## Direction
In the records below, edit the part that opens with the line containing "In the view" and closes with the line containing "Answer: tree, located": change "view" to "scene" and keep everything else the same.

[Spatial relation data]

start

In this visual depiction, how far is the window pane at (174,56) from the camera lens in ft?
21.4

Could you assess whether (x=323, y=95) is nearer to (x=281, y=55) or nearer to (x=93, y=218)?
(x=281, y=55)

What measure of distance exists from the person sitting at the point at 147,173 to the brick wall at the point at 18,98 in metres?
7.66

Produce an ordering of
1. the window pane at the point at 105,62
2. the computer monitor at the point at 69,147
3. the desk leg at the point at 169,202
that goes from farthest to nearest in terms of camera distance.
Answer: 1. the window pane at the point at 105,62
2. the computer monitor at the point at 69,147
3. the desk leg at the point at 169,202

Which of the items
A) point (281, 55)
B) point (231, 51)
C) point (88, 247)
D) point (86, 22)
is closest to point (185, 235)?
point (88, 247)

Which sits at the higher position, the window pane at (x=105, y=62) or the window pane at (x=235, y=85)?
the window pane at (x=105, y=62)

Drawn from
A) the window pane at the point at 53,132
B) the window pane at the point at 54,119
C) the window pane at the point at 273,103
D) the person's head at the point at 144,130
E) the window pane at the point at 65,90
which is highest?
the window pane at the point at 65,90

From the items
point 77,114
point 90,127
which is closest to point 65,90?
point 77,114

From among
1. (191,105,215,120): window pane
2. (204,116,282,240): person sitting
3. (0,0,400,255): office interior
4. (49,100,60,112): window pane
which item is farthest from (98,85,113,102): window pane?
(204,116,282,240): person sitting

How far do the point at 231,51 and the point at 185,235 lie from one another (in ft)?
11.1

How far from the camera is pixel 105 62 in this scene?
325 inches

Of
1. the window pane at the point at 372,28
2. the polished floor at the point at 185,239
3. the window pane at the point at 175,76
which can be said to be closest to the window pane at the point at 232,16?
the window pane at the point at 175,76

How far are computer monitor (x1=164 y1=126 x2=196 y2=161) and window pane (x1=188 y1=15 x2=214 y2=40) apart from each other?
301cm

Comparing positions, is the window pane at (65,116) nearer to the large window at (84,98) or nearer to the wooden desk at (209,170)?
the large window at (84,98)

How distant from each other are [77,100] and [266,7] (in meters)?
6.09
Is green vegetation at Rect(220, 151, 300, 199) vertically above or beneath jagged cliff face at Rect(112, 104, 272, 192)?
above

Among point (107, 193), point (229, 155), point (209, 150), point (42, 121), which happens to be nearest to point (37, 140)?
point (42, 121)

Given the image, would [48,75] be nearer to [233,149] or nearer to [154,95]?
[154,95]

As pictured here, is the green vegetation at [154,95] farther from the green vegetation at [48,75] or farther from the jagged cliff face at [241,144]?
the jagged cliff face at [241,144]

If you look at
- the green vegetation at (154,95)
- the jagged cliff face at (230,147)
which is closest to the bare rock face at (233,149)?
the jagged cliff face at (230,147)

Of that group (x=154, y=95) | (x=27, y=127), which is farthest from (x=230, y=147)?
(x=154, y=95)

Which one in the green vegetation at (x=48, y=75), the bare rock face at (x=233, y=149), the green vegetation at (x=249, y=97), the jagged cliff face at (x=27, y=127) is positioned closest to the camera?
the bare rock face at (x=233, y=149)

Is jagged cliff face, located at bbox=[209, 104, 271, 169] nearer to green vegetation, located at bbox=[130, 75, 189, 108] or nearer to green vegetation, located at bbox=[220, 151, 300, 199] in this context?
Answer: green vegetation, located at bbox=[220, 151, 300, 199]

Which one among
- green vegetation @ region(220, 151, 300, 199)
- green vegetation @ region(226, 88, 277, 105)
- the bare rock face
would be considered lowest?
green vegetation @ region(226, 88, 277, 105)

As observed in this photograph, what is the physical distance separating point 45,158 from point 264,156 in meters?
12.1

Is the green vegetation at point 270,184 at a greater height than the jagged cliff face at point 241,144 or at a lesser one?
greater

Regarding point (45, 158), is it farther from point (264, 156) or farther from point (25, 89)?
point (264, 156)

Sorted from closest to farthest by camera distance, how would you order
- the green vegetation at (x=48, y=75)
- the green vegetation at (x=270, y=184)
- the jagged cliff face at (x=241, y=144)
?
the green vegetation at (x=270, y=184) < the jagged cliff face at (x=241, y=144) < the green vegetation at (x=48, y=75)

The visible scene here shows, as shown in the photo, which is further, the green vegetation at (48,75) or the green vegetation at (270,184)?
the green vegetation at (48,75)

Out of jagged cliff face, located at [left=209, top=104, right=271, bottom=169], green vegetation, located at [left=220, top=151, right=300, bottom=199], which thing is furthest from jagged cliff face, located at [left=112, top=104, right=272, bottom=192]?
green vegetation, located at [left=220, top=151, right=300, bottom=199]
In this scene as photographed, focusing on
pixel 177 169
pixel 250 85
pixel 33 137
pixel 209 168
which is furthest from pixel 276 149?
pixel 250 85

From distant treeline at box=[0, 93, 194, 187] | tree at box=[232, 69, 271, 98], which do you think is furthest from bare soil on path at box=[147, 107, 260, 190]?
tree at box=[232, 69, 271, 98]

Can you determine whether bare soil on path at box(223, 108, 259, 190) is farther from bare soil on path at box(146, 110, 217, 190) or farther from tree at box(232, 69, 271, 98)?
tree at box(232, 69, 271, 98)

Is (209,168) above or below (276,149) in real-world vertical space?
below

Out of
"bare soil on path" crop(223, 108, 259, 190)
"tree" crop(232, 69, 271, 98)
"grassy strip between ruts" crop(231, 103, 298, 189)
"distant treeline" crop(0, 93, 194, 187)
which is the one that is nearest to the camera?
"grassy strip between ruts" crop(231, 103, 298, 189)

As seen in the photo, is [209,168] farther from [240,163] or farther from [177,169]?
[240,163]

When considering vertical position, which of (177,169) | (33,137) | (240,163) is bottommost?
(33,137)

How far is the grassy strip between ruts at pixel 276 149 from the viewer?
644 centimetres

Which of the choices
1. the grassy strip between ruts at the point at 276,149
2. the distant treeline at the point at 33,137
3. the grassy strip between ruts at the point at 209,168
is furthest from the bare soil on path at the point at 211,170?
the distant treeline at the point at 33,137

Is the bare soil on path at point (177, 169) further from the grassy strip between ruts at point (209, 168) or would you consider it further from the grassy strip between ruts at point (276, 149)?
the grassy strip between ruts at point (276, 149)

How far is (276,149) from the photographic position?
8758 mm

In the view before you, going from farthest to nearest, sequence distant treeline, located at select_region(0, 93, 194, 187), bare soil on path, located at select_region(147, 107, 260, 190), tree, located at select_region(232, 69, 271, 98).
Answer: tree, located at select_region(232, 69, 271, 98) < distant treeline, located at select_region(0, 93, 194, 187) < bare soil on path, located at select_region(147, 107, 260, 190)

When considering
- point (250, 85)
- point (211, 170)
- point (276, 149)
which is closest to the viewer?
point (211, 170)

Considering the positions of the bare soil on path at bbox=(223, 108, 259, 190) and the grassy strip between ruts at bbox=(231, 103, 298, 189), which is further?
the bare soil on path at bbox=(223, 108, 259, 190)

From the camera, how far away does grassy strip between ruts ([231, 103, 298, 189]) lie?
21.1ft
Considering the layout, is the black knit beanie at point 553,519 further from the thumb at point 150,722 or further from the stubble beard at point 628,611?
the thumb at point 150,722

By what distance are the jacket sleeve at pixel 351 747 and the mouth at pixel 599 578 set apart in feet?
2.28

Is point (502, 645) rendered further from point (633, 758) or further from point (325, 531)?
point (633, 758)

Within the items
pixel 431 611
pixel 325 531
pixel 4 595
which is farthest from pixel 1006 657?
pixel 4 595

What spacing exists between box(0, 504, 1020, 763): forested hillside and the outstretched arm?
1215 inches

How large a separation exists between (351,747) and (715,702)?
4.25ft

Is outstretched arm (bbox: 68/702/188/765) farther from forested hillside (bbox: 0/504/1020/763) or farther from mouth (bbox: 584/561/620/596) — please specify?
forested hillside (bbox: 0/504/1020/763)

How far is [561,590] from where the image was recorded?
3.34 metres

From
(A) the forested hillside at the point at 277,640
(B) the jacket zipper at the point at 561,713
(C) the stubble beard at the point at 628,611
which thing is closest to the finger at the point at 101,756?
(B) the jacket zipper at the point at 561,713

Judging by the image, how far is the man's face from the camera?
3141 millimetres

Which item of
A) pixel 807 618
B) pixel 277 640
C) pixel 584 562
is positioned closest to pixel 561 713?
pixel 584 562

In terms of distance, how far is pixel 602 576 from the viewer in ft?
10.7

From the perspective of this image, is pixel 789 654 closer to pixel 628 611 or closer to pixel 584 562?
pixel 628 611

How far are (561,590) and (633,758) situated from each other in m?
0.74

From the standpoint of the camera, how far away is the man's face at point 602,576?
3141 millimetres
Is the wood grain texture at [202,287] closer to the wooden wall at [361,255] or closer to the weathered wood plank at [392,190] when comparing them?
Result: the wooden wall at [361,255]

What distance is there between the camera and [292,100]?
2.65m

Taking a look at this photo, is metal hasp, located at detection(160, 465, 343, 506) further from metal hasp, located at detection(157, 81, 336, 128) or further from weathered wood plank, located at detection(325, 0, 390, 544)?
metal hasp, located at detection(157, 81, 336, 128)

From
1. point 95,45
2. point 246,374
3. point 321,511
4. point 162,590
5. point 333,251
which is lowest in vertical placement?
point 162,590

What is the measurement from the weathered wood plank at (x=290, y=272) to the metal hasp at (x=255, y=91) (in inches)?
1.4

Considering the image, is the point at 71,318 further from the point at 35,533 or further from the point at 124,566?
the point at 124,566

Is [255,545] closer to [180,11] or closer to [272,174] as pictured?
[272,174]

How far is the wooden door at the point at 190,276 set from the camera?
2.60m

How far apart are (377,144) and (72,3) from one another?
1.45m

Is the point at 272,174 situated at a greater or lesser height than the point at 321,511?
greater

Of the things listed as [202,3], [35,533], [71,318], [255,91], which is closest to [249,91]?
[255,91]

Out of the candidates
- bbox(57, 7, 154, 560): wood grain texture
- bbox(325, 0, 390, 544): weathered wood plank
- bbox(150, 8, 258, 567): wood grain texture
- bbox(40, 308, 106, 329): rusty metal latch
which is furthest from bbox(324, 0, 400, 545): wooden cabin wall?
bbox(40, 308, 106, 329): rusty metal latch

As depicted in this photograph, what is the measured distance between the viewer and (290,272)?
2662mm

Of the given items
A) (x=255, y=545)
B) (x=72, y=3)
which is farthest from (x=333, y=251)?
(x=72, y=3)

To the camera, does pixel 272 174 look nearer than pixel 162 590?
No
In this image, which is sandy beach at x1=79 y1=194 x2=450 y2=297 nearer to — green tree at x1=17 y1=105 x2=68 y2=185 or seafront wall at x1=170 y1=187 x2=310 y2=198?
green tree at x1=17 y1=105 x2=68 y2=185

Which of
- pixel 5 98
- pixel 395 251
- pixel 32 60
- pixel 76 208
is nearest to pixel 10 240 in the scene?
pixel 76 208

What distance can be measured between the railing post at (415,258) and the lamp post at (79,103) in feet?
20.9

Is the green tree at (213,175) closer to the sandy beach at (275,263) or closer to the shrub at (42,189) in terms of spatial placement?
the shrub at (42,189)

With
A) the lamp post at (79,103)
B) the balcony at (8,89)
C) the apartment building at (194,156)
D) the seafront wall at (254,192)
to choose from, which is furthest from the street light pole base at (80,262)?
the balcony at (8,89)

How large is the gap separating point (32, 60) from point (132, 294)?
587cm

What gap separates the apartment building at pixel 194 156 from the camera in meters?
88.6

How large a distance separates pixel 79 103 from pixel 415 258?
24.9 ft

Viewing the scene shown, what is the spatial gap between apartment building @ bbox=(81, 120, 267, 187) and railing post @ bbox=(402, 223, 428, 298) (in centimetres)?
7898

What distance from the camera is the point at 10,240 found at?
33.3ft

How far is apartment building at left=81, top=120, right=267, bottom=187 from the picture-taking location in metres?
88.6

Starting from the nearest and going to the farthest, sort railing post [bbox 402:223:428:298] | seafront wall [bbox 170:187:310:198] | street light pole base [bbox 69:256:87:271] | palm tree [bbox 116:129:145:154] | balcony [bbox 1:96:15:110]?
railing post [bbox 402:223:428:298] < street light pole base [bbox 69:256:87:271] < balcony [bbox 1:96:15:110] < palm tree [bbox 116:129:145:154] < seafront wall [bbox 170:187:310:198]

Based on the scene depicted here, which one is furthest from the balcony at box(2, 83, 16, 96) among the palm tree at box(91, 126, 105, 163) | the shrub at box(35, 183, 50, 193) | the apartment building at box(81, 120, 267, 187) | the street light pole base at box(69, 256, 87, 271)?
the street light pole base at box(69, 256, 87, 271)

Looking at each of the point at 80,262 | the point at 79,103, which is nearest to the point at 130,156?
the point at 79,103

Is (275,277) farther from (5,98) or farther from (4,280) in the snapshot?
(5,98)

end

## Expected output
In the scene before you, going from farthest to nearest, sequence distant treeline, located at select_region(0, 93, 194, 187), bare soil on path, located at select_region(147, 107, 260, 190), tree, located at select_region(232, 69, 271, 98).
Answer: tree, located at select_region(232, 69, 271, 98) < distant treeline, located at select_region(0, 93, 194, 187) < bare soil on path, located at select_region(147, 107, 260, 190)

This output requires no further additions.